Work task
All of the data below should be repeated exactly. Pictures should not be included.
*** Task input ***
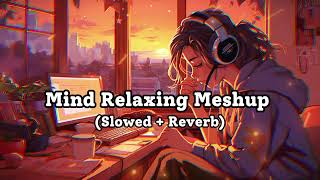 Mind Relaxing Meshup  SLOWEDREVERB  50 Min Lofi Love Song  Bollywood Lofi Songs  LOFI MUSIC [upl. by Jodee]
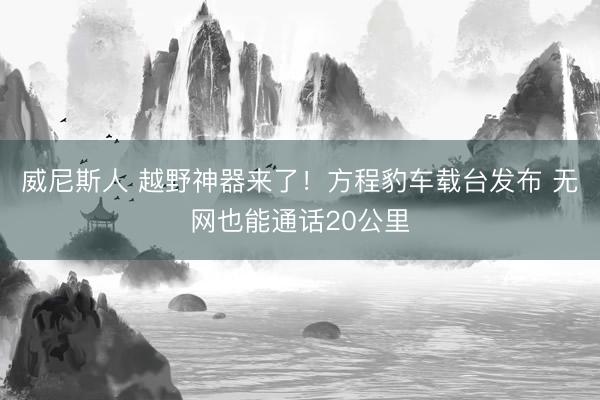 威尼斯人 越野神器来了！方程豹车载台发布 无网也能通话20公里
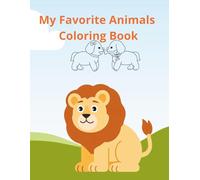 My favorite Animals Coloring Book: 30 Cute Illustrations for Toddlers and Kids Ages 3 - 5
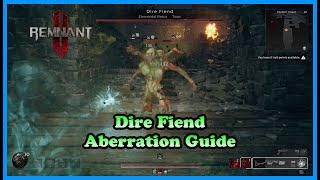 Dire Fiend Aberration | Full Walkthrough | The Awakened King | Remnant 2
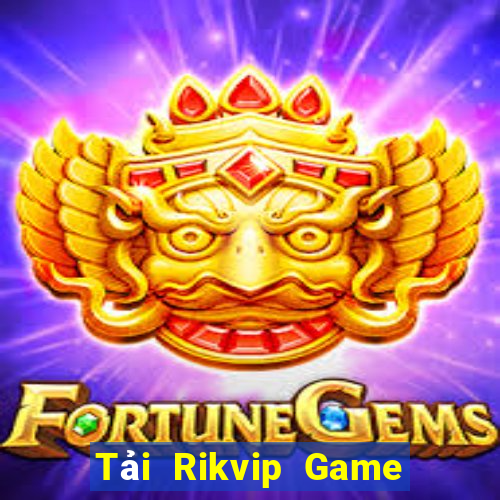 Tải Rikvip Game Bài Qq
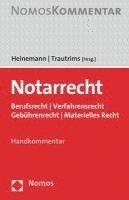 bokomslag Notarrecht: Berufsrecht / Verfahrensrecht / Gebuhrenrecht / Materielles Recht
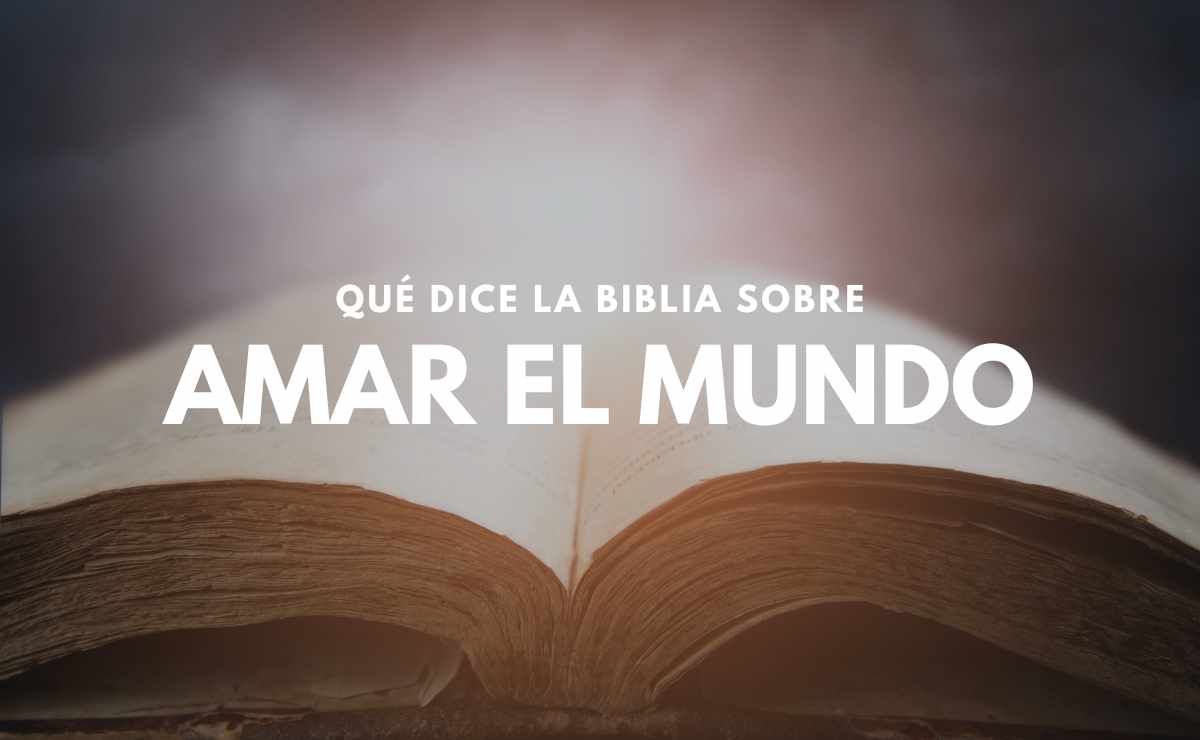 No Améis el Mundo Significado Bíblico
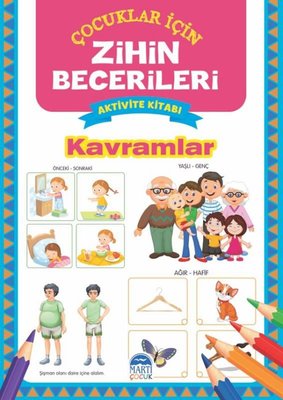 Kavramlar - Çocuklar için Zihin Becerileri Aktivite Kitabı | Martı Yayınları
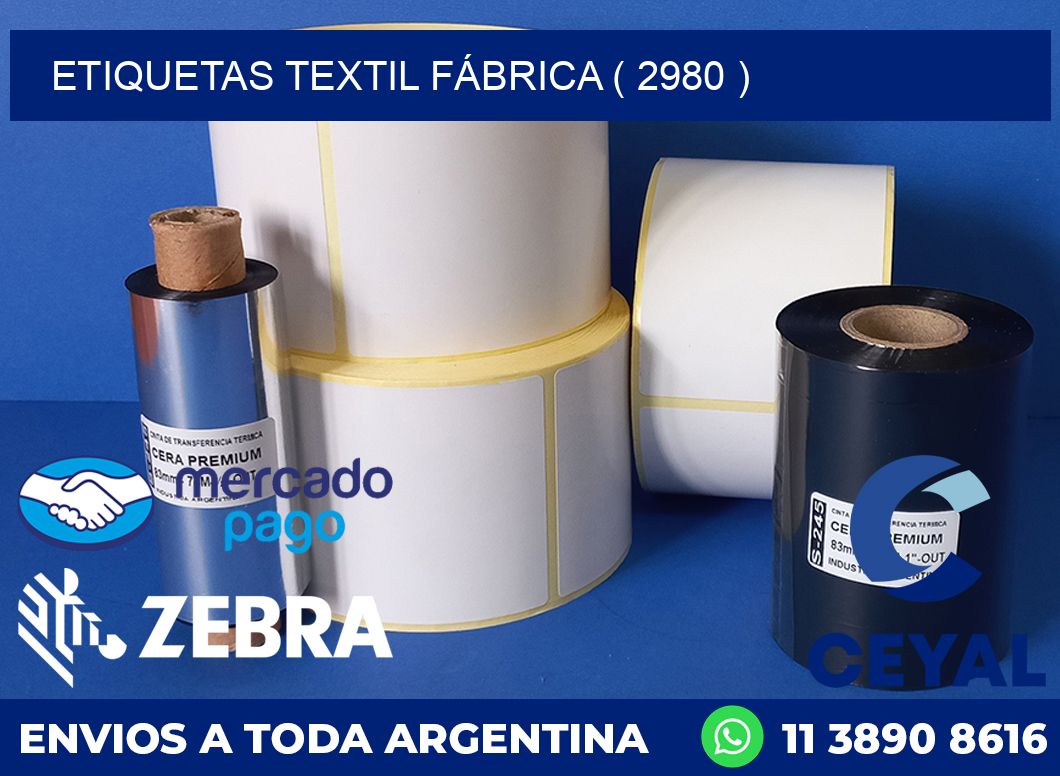 ETIQUETAS TEXTIL FÁBRICA ( 2980 )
***
Result for this exercise
 Mind Relaxing Meshup  SLOWEDREVERB  50 Min Lofi Love Song  Bollywood Lofi Songs  LOFI MUSIC [upl. by Jodee]
 威尼斯人 越野神器来了！方程豹车载台发布 无网也能通话20公里
 My favorite Animals Coloring Book: 30 Cute Illustrations for Toddlers and Kids Ages 3 - 5
 Dire Fiend Aberration | Full Walkthrough | The Awakened King | Remnant 2
 Tải Rikvip Game Bài Qq
 bokomslag Notarrecht: Berufsrecht / Verfahrensrecht / Gebuhrenrecht / Materielles Recht
 No Améis el Mundo Significado Bíblico
 Kavramlar - Çocuklar için Zihin Becerileri Aktivite Kitabı | Martı Yayınları
 ETIQUETAS TEXTIL FÁBRICA ( 2980 )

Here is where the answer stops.